INPUT FOR THIS TASK START
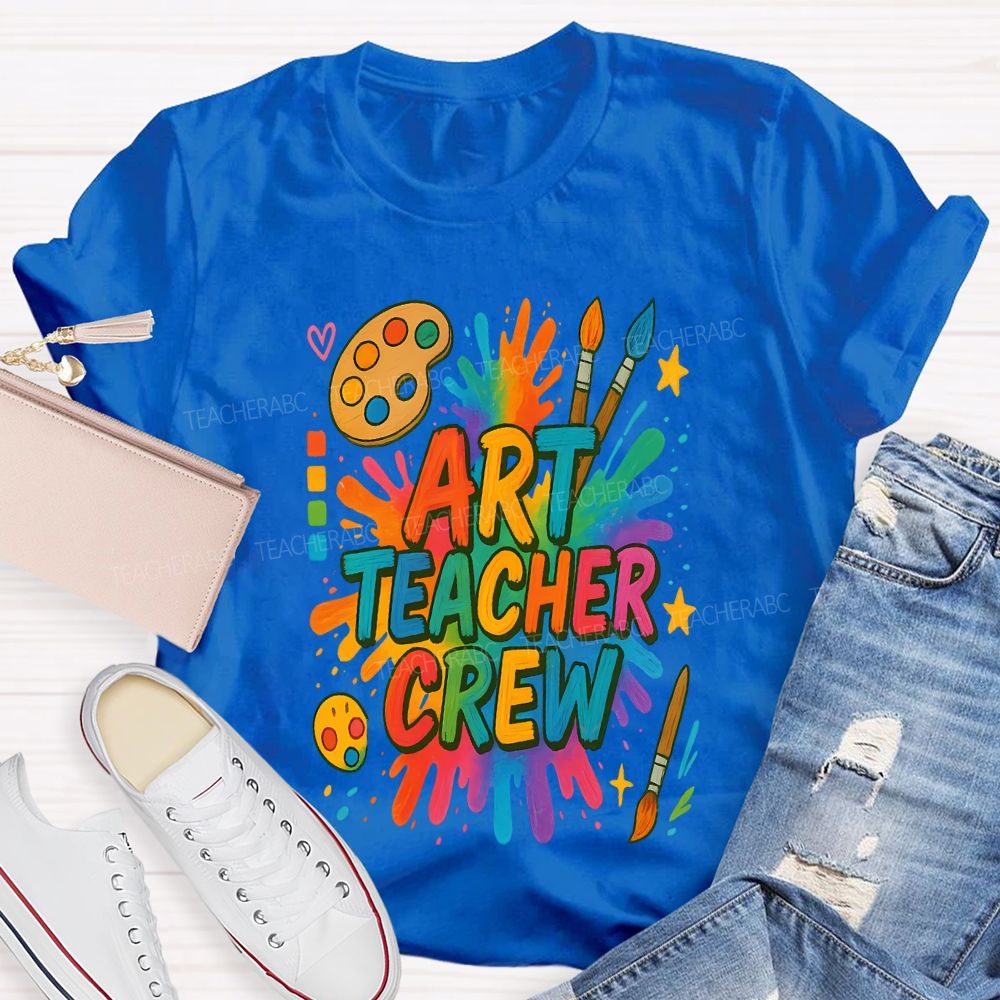 Art Teacher Crew Dyeing Trays And Color Printing Teacher T-shirt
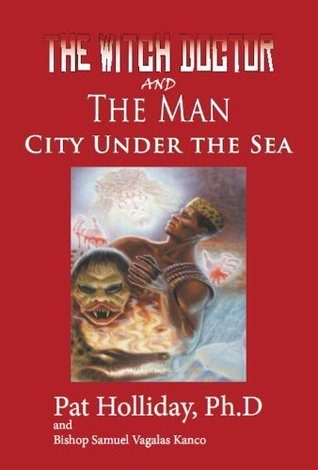 The Witchdoctor and the Man: City under the Sea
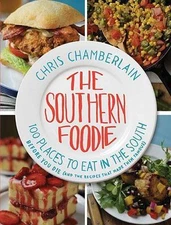 The Southern Foodie: 100 Places to Eat in- 9781401601638, paperback, Chamberlain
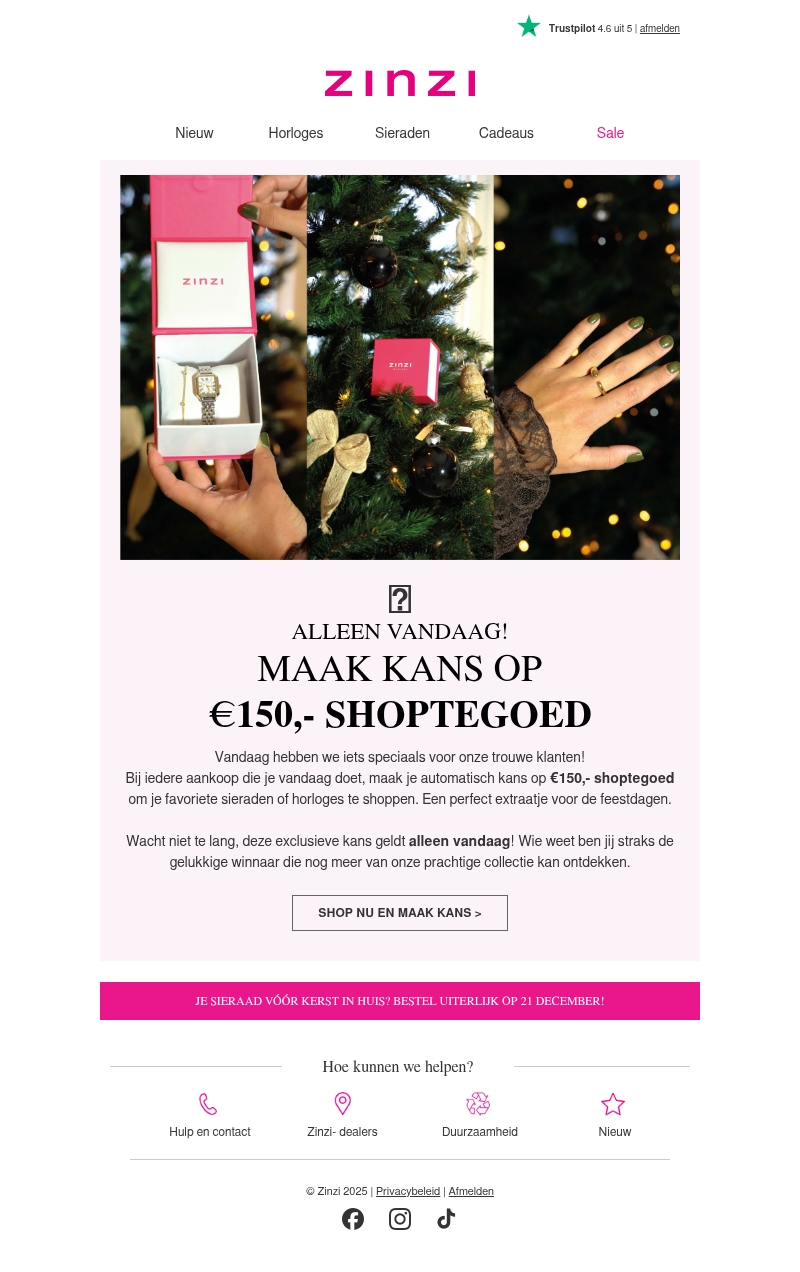 Alleen vandaag: Maak kans op €150 shoptegoed! ✨ Alleen vandaag: Maak kans op €150 shoptegoed! ✨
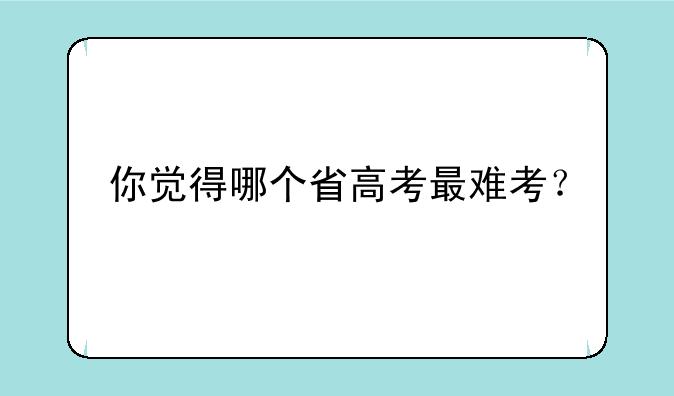 你觉得哪个省高考最难考？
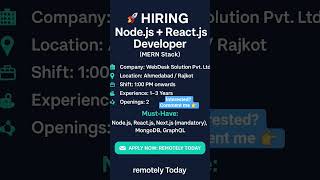 🔥Hiring Alert! Node.js + React.js Developer Wanted | MERN Stack Jobs | Remotely Today#shorts  #vlog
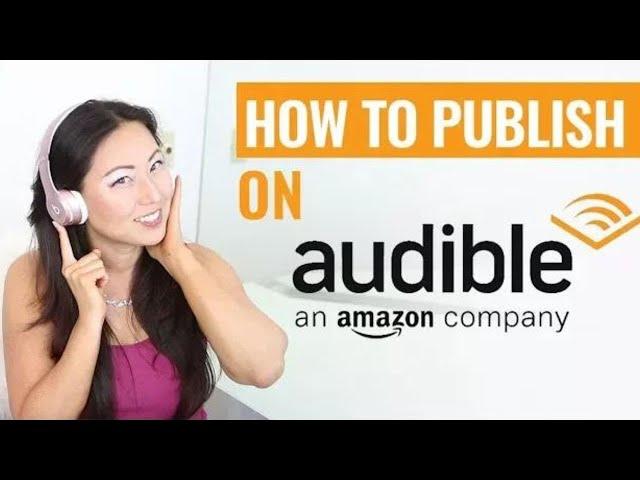 How To Publish An Audiobook   How To Publish on Audible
INPUT FOR THIS TASK END
> EXERCISE GOAL: Please copy the text of every item above word for word, leaving the pictures out of your answer.

> SOLUTION TO THIS PROBLEM:
 Art Teacher Crew Dyeing Trays And Color Printing Teacher T-shirt
 The Witchdoctor and the Man: City under the Sea
 The Southern Foodie: 100 Places to Eat in- 9781401601638, paperback, Chamberlain
 Alleen vandaag: Maak kans op €150 shoptegoed! ✨ Alleen vandaag: Maak kans op €150 shoptegoed! ✨
 你觉得哪个省高考最难考？
 🔥Hiring Alert! Node.js + React.js Developer Wanted | MERN Stack Jobs | Remotely Today#shorts  #vlog
 How To Publish An Audiobook   How To Publish on Audible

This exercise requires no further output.